A cherished pillar of Washington, D.C.’s LGBTQ community, the nonprofit Whitman-Walker Health (WWH) has grown significantly since its establishment in 1978 as a free STD clinic for gay men. Now WWH offers a broad range of LGBTQ health care and social services at several locations throughout the city and benefits almost 16,000 people annually. In 2012, as part of a capital effort to better serve a client base that had doubled over the previous six years, WWH began a search for a space that could house comprehensive care services. In 2013 it leased a planned six-story, 42,000-square-foot building just two blocks south of the Elizabeth Taylor Medical Center—WWH’s primary location—in the Dupont-Logan neighborhoods that have been the heart of D.C. gay life for decades. The nonprofit turned to the D.C. office of Perkins+Will (P+W) to bring its vision to life.

The designers’ challenge? Creating a health-care facility in what the shell and core architects—local firm Eric Colbert & Associates—had originally envisioned as a boutique office mid-rise with a ground-floor restaurant. As the building’s construction hadn’tstarted, P+W was able to coordinate several changes, says project designer David Cordell, including dental-chair drain lines and certain slab penetrations, before the concrete was poured. The most significant alteration, however, was to the bathroom core: Whitman-Walker’s desire for all restrooms to be gender-neutral proved something of an interiordesign puzzle. “The fixture count stayed the same,” says Cordell, “but we had to be incredibly efficient with the layout to keep the overall footprint from growing.”

Taking cues from a pre-occupancy survey of staff and patients, the new Whitman-Walker Health center follows a “medical home” model, says Cordell, “where all health-care needs are taken care of in one place.” Services are grouped by floor, with two teams of providers occupying each of the four stories dedicated to patient care. The top floor houses administrative offices and meeting spaces, and, at street level, P+W designed a cheerful pharmacy inspired by the brightly lit, openplan drugstore design found throughout Europe. “The pharmacy is a big revenue source” for WWH, says Cordell, and aims to serve the general community as well, so the space was given extra design attention to enable it to compete with nearby pharmacies.
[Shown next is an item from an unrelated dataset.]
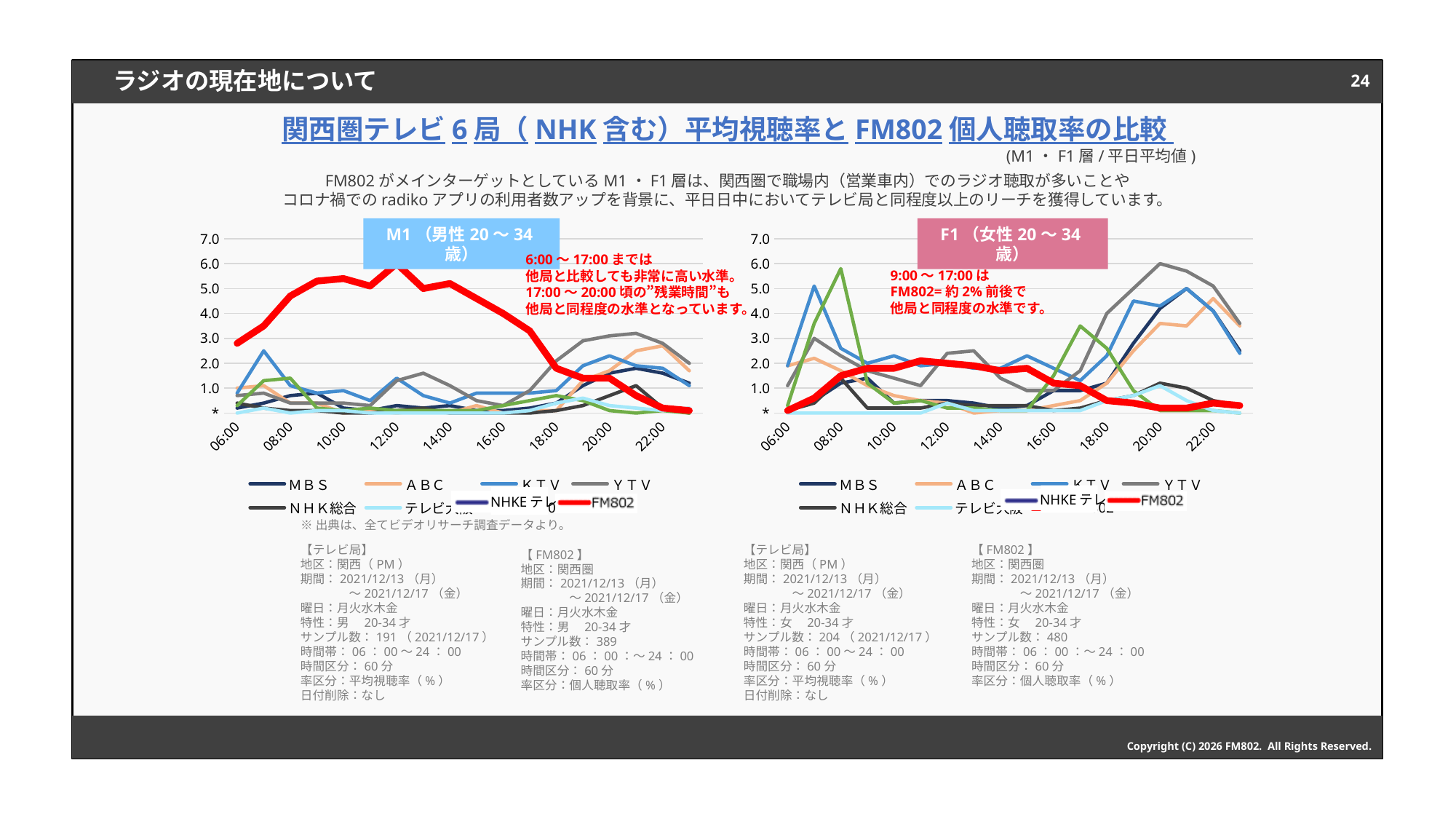
How many series does the legend of the F1 (女性 20～34歳) chart list? 8 In the M1 (男性 20～34歳) chart, does the FM802 line rise or fall from 12:00 to 22:00? fall In the M1 (男性 20～34歳) chart, is the FM802 value at 22:00 greater or less than 1.0? less What colour is the FM802 line in both charts? red In the M1 (男性 20～34歳) chart, which series has the highest value at 12:00? FM802 In the M1 (男性 20～34歳) chart, is the FM802 value at 12:00 greater or less than 5.0? greater In the F1 (女性 20～34歳) chart, is the YTV value at 20:00 greater or less than 5.0? greater In the F1 (女性 20～34歳) chart, which series has the highest value at 20:00? YTV In the M1 (男性 20～34歳) chart, which is larger at 08:00, FM802 or MBS? FM802 What kind of chart is the M1 (男性 20～34歳) chart on the left? line chart How many time labels are shown on the x axis of the M1 (男性 20～34歳) chart? 9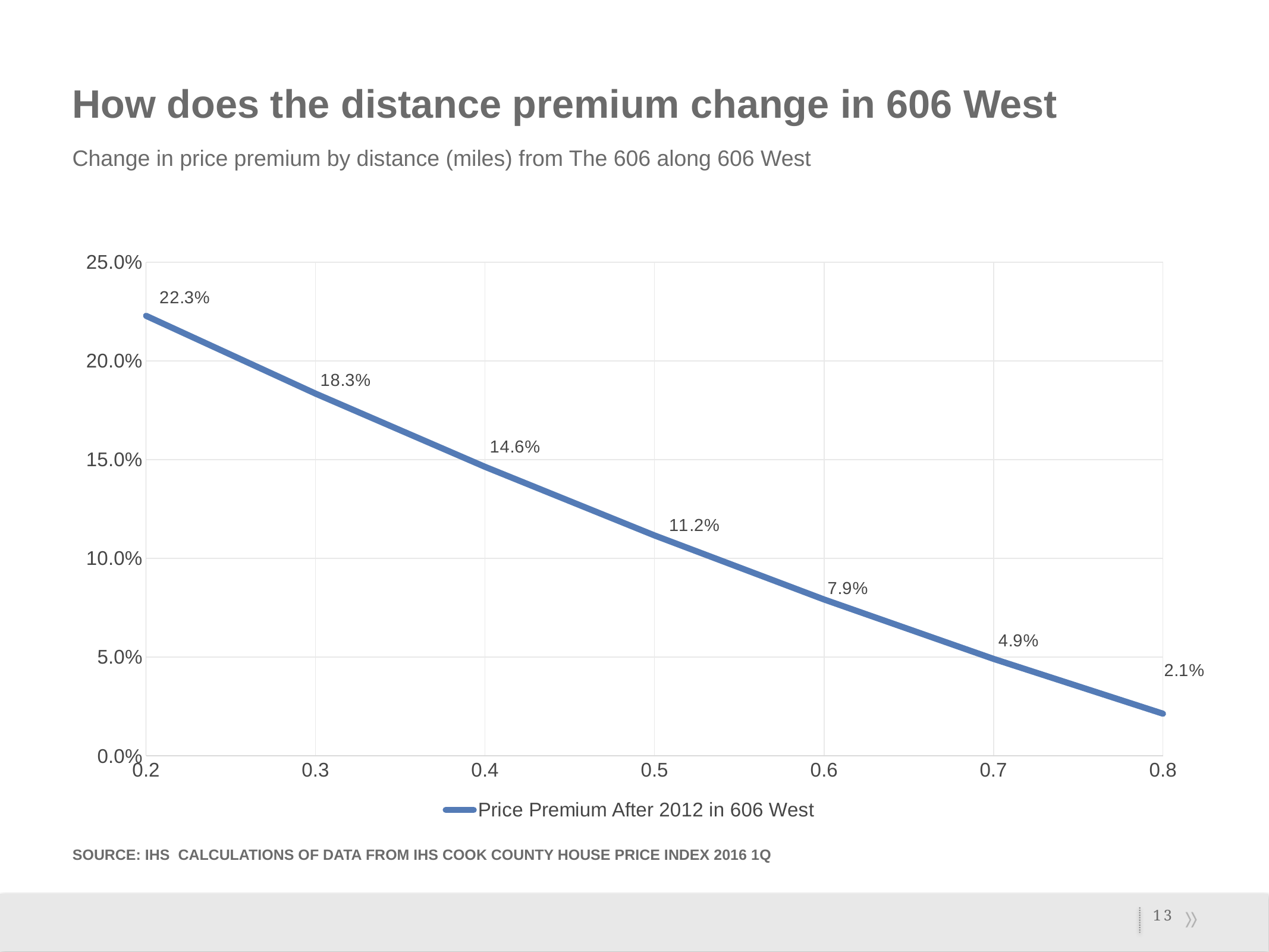
What is the price premium at a distance of 0.5 miles? 11.2% What kind of chart is shown on the slide? line chart What is the difference between the price premium at 0.6 miles and at 0.7 miles? 3.0% Does the price premium rise or fall as distance increases along the x axis? fall Is the price premium at 0.7 miles greater or less than 5.0%? less Which is larger, the price premium at 0.4 miles or at 0.6 miles? 0.4 miles What is the price premium at a distance of 0.2 miles? 22.3% What is the price premium at a distance of 0.8 miles? 2.1% What is the difference between the price premium at 0.2 miles and at 0.3 miles? 4.0% How many data points are plotted on the line? 7 At which distance is the price premium lowest? 0.8 At which distance is the price premium highest? 0.2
The $9.8 million facility, fully funded by WWH, opened in 2015. According to Cordell, the design has been highly successful, doubling Whitman-Walker’s medical-exam-room capacity, tripling its dental program, and providing ample space for wellness programs, including massage therapy and yoga classes. But WWH isn’t done repositioning itself as a leading provider of LGBTQ health care: it’s already tapped P+W to lead the interior design efforts as the organization redevelops its existing R Street complex into a large, mixed-use building that will include 30,000 square feet of administrative offices, space for clinical services, and a new community center.